With the redefinition of “disk” in Mac OS X, the new Disk Copy gains the ability to make disk images. These images come complete with a partition map and, potentially, multiple partitions, though I've never seen the latter in practice. OS X's Disk Copy can still make volume or folder images if you wish, and introduces a new format called a sparse image file, which starts off small and grows as you add data to the image through normal operations. (Sparse images are inefficient for everyday usage; they're mainly useful if you're copying a bunch of files to an image and don't know in advance how large the image will be.)

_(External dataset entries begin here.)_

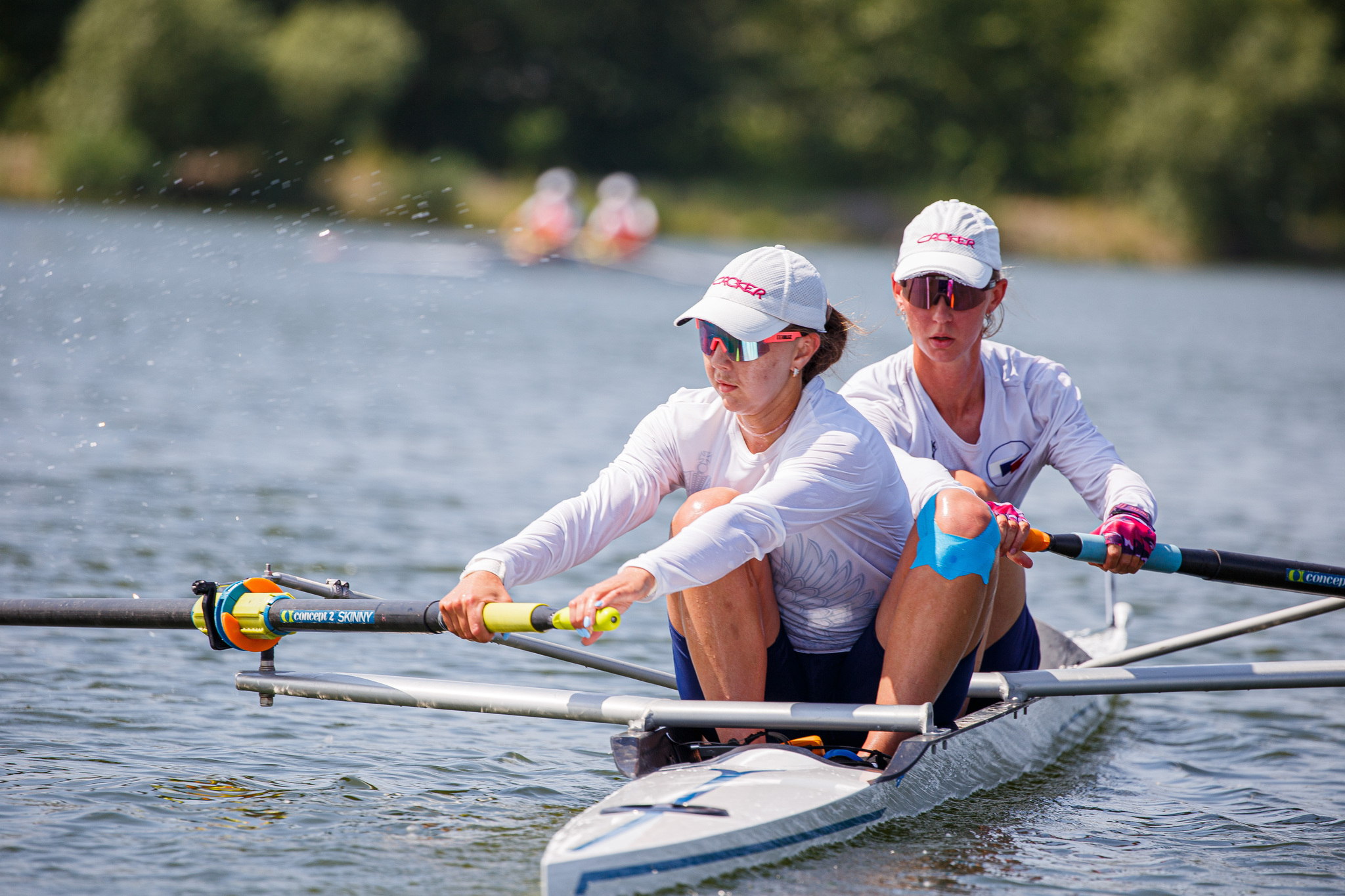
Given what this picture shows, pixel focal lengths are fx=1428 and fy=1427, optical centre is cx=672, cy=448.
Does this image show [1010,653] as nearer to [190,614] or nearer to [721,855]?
[721,855]

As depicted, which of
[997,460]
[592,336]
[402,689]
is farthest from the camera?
[592,336]

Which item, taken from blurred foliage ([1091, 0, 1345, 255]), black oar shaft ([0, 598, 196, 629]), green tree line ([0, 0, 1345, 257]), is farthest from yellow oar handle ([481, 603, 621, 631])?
blurred foliage ([1091, 0, 1345, 255])

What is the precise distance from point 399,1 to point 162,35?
38.3 feet

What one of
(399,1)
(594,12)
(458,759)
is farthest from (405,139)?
(458,759)

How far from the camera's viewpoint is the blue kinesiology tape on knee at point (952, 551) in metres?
3.60

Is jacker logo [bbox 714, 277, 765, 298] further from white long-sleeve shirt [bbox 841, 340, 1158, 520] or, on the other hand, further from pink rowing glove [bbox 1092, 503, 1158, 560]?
pink rowing glove [bbox 1092, 503, 1158, 560]

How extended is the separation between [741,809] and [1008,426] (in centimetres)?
166

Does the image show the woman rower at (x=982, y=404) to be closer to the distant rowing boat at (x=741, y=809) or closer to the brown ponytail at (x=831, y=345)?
the brown ponytail at (x=831, y=345)

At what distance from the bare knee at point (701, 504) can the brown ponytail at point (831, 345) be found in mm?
385

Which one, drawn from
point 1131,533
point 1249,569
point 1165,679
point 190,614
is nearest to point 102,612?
point 190,614

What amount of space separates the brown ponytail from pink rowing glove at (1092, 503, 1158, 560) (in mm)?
968

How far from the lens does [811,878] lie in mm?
3518

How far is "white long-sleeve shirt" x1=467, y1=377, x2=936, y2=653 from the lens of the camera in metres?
3.52

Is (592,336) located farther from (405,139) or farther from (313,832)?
(405,139)
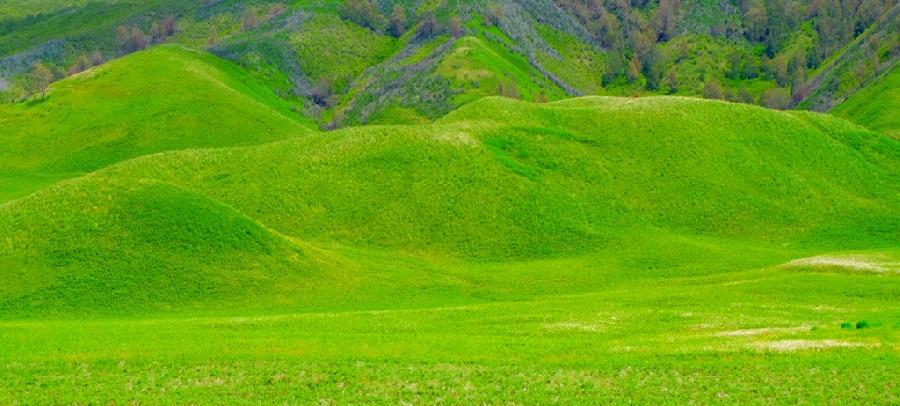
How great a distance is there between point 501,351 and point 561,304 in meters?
19.8

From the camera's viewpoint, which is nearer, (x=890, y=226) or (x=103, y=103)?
(x=890, y=226)

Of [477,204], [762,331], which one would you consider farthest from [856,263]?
[477,204]

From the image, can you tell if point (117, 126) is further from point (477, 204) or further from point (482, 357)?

You can do almost anything with an image file you can do with any other disk or volume. Starting with an old control panel called MountImage, you could mount images on the desktop (on other operating systems, this is known as a loopback mount), or you can write them to real disks or partitions. Internet-enabled disk images in Mac OS X 10.2.3 and later are automatically mounted, their contents copied to a folder in place of the image, and the images deleted—which results in their behaving much like a StuffIt archive.
As much as I've written, I'm only covering the simplest scenarios here. There are as many ways to map your files to physical storage as you can think, from logical volume managers to RAID, HSM, SAN and NAS, various forms of distributed caching and disconnected operation. Most of these are not easily available on the Mac, though managing your files is hard enough already that I hope Mac OS X migrates beyond fixed partitions and flat files in the near future.
I wrote most of this from memory, so corrections are appreciated.